Human colonization by Streptococcus pneumoniae is a prerequisite for transmission and pneumococcal disease, causing 800,000 deaths/year. It is not fully understood how the bacteria transitions to cause invasive disease. The first line of defense occurs during interactions with the nasopharyngeal epithelium where carriage induces protective immunity. We have previously demonstrated using an experimental human pneumococcal challenge model (EHPC) and in vitro culture models, that pneumococci form surface micro-colonies and micro-invade nasal epithelial cells. Epithelial cell transcriptomic activation responses coincide with bacterial clearance in the EHPC, suggesting that the epithelium is central to the control of pneumococcal colonization.
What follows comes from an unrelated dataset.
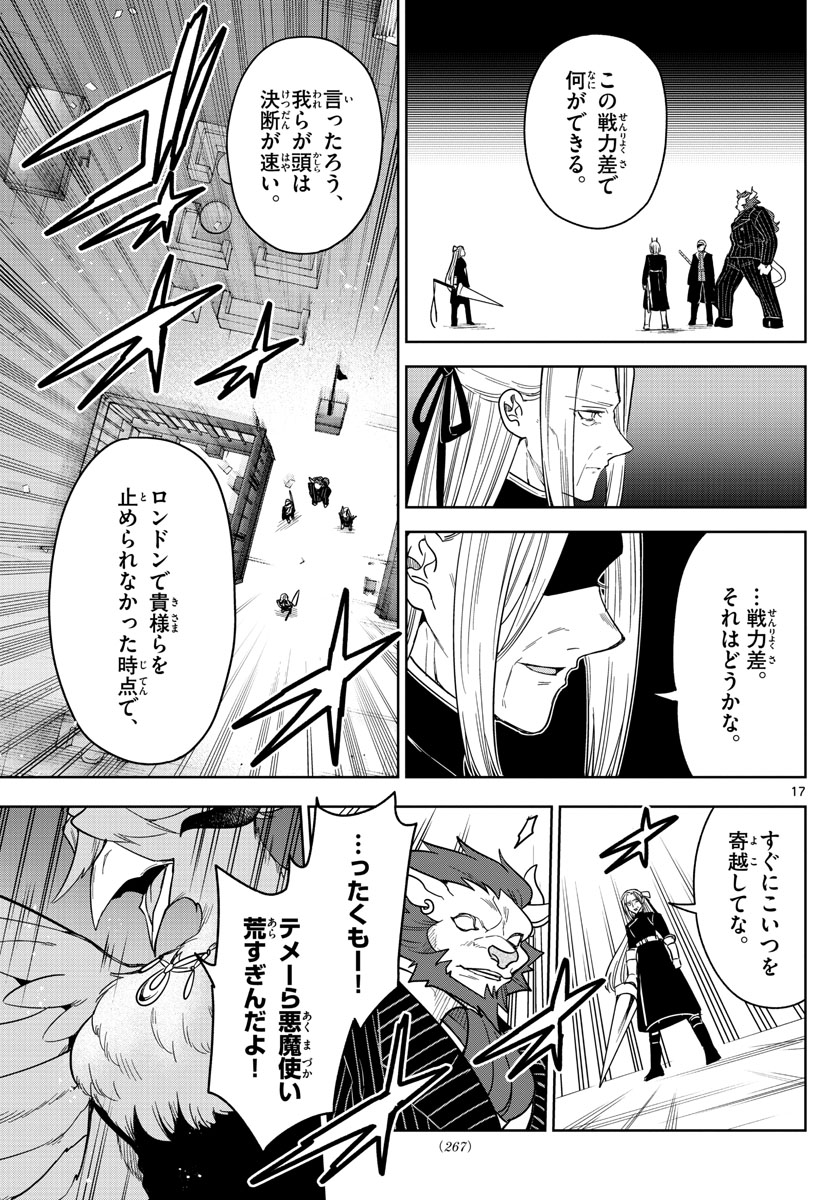 ノケモノたちの夜 第63話 - Page 17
In this study, we characterized the impact of a serotype 6B strain with deletions in pneumococcal biosynthesis genes (ΔX/PiaA and ΔY/PiaA) on epithelial-innate immune responses in vitro. We explored the hypothesis that these mutations influence pneumococcal interactions and the epithelial cell transcriptomic profile during micro-invasion events.
Using Detroit 562 cells, we observed a ten-fold reduction in both mutants’ association to the epithelium and a five-fold reduction in transmigration, compared to wild type colony forming unit counts. However, both mutants exhibited a higher micro-invasive index, and led to elevated epithelial secretion of IL-6 and IL-8. In contrast to the similarity between the mutant strains in the functional assays, the epithelial transcriptional responses following infection revealed a strong similarity between wild type and ΔX/PiaA strains, including induction expression of cytokine and chemokine genes and NF-κB transcriptional regulators. Although ΔY/PiaA induced these pathways to a lesser extent, we also discovered enhanced intracellular signaling, sorting and processing responses, which associated with elevated IL-33 protein secretion.
These data reveal a surprising uncoupling between the host cellular transcriptional response and the ability of pneumococcal strains to cross the epithelial barrier. Using the EHPC model, we will test the mutants’ ability to establish carriage and micro-invasion and, determine the epithelial transcriptomic signatures.